A supportive place with services, goods and expertise for sailboats and
sailors will develop with strong bonds within and reaching
out to any potential members of the community. A sailboat and its crew
may be far away, but will still be able to rely on the sail transport community for
information, communication, advice, and eventual work performed with
ordered materials and products.

Comprising the sail transport community would be traditional artisans and
craftspeople as well as small industries that make sails
(out of hemp ultimately), haul out boats on rails with horses for power,
handle freight to and from the boats' holds, and manufacture items of fine
woodworking.

No power boats or recreational jet skis would be allowed in the marina. Besides the pollution and safety issues, we know we will all become virtually petroleum-free anyway. This could happen soon, so we must start learning and resurrecting traditional ways immediately.

Informal arrangements of barter and hire would naturally flourish,
offering employment. Family boating and onshore activities would be
encouraged. Pedal powered services would provide taxi service as well as
trucking. Bike carts and work-bikes carry amazingly large loads, as seen in places such as India today. One rider can move hundreds of pounds with ease.

Toxic petrochemicals and lead-based paints and other products would be
minimized on the boats and in the community -– assuming they were still available. This implies
fiberglass/epoxy boats would be discouraged or phased out, while these
expensive products are still available prior to petrocollapse.

Wooden boats would be the only kind constructed in the boat yards.
Engineless craft would be the usual design, even before the loss of
petroleum fuels. (Biodiesel and ethanol may be available but are not
expected to be in huge quantity or at low prices.) During the remaining days
of motor fuels, propulsion for harbor maneuverability can be met, for example, via yawl boats which
are skiffs outfitted with outboard motors. Oars would be common for small
craft as well as larger ones. Small craft can also be made of skins on frames
or of birch bark, for example.

A school for seamanship (or seapersonship!) and boat-building as well as
other supportive activities would be part of the sail transport community.
Certification for navigation, piloting, command and defense would be
offered.

Population size of the sail transport community could be from 100 people
living at the harbor or bay, to thousands when post-petroleum living draws more
participation from survivors of petrocollapse brought on by global peak
oil. There is no way to anticipate survival rates or population sizes
upon dramatic effects of climate distortion which has begun (even before famine from the demise of petro-agriculture).

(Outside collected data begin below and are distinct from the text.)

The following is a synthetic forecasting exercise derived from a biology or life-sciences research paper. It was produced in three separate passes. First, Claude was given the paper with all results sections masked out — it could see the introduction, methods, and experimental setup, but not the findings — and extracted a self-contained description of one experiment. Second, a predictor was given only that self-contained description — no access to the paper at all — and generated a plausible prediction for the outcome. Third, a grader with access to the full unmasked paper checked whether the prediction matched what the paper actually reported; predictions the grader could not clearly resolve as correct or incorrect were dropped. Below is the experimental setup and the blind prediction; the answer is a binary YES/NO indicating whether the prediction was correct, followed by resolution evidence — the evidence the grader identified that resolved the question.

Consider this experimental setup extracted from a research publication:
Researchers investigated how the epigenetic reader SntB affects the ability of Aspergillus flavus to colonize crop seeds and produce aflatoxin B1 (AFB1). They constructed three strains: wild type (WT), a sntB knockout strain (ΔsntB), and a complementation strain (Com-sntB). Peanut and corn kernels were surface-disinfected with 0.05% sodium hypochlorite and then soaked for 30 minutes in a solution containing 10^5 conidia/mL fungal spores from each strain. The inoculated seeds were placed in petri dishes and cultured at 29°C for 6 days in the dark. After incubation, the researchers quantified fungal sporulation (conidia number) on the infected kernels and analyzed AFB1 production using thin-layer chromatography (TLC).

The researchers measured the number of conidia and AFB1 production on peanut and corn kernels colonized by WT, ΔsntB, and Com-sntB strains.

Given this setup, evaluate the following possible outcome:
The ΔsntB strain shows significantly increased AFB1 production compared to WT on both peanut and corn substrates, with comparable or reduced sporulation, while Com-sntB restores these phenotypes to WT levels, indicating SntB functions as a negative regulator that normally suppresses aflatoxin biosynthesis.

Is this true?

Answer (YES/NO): NO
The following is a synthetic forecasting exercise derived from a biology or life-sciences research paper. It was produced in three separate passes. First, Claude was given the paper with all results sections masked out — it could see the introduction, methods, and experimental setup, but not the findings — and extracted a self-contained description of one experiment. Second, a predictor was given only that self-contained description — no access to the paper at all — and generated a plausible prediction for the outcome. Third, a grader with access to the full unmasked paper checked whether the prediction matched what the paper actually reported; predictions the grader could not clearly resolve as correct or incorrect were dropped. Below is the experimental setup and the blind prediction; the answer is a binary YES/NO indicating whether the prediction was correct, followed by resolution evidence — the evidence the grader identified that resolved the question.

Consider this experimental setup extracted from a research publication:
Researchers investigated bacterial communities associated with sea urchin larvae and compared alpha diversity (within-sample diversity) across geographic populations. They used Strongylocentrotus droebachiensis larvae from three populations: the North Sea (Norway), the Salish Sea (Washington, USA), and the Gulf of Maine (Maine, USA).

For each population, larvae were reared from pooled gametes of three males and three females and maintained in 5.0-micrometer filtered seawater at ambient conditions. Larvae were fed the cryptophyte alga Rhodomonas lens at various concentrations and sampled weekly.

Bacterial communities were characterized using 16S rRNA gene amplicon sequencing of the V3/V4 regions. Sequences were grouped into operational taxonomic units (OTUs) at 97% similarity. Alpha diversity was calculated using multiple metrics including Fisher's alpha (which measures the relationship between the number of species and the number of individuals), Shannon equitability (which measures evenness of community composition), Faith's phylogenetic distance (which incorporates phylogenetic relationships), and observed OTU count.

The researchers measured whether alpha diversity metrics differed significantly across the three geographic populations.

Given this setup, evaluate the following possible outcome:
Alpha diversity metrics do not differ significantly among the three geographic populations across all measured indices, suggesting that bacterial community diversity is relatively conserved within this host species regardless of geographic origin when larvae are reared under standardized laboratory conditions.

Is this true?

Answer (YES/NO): NO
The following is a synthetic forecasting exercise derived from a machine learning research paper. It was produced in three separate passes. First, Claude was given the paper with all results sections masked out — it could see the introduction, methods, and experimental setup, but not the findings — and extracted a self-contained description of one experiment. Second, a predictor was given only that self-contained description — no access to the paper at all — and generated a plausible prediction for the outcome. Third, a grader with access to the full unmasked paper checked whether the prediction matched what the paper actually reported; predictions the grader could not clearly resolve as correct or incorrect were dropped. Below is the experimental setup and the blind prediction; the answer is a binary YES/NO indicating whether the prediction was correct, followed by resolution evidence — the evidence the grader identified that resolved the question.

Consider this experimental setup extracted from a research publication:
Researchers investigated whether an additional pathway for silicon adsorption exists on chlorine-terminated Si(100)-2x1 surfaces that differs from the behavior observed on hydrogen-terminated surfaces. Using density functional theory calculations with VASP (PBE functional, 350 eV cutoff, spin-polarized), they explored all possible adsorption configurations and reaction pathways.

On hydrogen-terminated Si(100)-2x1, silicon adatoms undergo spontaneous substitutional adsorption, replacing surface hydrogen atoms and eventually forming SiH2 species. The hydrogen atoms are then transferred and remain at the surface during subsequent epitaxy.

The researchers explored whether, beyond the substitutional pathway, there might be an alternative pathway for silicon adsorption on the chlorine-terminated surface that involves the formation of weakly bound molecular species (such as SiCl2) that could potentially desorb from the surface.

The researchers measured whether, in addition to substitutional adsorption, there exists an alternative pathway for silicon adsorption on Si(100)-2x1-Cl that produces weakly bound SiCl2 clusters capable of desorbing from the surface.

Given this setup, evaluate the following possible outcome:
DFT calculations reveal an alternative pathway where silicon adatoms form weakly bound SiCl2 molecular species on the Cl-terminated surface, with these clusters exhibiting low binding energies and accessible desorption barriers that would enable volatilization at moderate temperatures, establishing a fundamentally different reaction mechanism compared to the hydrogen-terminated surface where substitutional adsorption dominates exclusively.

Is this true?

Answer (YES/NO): YES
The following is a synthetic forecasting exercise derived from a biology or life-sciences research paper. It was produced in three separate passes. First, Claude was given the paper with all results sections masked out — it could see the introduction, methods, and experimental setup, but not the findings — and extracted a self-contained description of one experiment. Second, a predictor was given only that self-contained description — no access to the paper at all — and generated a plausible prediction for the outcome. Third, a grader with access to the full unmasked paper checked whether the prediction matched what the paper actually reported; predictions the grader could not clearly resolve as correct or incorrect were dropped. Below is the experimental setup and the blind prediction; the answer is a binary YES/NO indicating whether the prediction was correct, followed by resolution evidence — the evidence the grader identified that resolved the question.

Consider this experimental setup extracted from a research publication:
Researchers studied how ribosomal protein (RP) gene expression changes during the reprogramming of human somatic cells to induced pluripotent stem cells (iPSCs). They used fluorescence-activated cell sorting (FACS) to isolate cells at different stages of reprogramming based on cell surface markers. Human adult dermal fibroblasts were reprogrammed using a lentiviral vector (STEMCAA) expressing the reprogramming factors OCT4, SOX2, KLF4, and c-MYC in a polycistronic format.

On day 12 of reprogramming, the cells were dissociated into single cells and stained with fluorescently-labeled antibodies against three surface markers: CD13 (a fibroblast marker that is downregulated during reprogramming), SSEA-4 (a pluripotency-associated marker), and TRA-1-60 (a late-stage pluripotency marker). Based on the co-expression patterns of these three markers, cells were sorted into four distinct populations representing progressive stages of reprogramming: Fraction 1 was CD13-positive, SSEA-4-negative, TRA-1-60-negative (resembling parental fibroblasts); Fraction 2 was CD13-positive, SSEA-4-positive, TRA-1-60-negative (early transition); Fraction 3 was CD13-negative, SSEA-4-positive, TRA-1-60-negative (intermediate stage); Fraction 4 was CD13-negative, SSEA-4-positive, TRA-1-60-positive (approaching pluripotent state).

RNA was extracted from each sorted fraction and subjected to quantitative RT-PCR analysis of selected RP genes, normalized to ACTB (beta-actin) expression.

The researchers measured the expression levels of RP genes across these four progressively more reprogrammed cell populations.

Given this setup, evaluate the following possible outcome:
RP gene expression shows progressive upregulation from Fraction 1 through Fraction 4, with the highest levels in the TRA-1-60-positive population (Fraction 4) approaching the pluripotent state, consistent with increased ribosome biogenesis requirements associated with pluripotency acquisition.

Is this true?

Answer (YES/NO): NO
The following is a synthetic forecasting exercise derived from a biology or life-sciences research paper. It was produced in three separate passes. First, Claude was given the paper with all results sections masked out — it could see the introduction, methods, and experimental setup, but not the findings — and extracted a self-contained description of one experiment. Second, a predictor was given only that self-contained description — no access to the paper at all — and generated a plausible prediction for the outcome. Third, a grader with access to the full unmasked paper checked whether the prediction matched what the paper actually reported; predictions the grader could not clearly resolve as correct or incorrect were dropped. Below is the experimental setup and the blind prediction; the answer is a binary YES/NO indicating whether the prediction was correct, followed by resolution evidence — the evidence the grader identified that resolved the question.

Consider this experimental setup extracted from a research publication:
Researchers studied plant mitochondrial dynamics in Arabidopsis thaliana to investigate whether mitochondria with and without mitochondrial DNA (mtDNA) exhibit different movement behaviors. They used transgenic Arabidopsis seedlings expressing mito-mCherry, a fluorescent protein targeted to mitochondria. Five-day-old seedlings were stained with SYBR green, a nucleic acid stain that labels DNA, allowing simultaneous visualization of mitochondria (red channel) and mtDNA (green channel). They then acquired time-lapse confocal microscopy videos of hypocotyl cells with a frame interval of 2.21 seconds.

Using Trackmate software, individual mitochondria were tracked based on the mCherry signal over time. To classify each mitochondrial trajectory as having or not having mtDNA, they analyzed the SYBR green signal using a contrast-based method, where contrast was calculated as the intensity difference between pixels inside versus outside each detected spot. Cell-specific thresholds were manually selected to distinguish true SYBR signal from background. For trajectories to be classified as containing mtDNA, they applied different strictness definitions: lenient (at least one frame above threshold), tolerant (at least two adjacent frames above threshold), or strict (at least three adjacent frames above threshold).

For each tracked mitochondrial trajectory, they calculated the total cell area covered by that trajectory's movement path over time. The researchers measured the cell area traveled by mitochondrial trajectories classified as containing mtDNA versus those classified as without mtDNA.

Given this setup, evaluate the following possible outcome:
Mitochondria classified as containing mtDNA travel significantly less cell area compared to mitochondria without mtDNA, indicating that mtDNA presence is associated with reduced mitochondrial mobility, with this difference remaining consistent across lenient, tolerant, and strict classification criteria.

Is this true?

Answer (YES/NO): NO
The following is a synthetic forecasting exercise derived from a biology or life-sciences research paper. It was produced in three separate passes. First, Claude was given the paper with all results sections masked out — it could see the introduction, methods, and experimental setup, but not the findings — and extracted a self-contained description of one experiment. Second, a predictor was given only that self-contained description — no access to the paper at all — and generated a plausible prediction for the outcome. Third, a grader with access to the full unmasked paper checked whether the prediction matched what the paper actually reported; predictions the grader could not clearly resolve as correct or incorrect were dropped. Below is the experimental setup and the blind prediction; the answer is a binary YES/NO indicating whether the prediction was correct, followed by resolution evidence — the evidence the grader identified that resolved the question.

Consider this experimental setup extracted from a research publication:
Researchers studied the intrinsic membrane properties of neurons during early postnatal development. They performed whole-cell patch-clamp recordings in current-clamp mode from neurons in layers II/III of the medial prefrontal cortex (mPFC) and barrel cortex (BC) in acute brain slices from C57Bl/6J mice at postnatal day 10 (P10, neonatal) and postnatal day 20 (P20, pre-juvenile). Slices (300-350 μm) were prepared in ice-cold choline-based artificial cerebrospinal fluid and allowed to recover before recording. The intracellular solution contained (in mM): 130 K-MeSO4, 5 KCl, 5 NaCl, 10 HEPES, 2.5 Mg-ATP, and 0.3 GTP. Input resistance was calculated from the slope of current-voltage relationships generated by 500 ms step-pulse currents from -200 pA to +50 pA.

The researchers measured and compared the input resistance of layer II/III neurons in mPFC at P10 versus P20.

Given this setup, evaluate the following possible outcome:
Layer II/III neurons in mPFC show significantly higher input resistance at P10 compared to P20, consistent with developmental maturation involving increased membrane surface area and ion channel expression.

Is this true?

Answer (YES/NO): NO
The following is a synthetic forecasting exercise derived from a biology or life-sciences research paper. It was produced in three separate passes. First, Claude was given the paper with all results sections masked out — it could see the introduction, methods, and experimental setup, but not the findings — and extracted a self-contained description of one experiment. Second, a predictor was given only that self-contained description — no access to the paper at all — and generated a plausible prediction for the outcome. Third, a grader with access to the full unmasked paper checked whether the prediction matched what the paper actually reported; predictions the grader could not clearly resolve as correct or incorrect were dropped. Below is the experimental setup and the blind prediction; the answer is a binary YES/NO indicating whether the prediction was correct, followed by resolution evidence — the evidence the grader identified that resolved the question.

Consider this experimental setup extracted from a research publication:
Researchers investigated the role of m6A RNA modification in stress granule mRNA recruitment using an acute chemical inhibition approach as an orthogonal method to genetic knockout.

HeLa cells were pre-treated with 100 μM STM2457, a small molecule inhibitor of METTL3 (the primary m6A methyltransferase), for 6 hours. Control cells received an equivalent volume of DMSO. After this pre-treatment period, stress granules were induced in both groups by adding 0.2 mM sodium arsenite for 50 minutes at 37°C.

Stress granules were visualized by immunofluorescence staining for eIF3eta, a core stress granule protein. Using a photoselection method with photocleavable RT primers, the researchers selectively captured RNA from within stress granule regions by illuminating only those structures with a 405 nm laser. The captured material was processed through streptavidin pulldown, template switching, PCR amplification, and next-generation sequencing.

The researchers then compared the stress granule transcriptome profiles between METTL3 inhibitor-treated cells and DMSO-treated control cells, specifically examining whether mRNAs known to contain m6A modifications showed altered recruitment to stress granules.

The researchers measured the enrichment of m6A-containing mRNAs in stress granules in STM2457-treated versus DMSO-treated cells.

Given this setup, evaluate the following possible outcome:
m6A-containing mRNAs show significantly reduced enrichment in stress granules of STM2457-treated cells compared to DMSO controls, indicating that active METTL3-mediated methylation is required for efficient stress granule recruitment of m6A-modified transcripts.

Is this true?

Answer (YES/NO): YES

Philosophy and particulars

The Sail Transport Network seems to attract people who aren’t only in love
with the sea and who take steps to live their dream, they are
independent-minded folk who have discovered the “American Dream” to be a
hoax.

The beginning stages of this concept should be an intentional community
built around a harbor facility with an eye to self-sufficiency.

To begin this project, it ought to be independent of other people’s influential money, such
as from self-interested corporations and many foundations; hence, a reason for profitable sail freight business.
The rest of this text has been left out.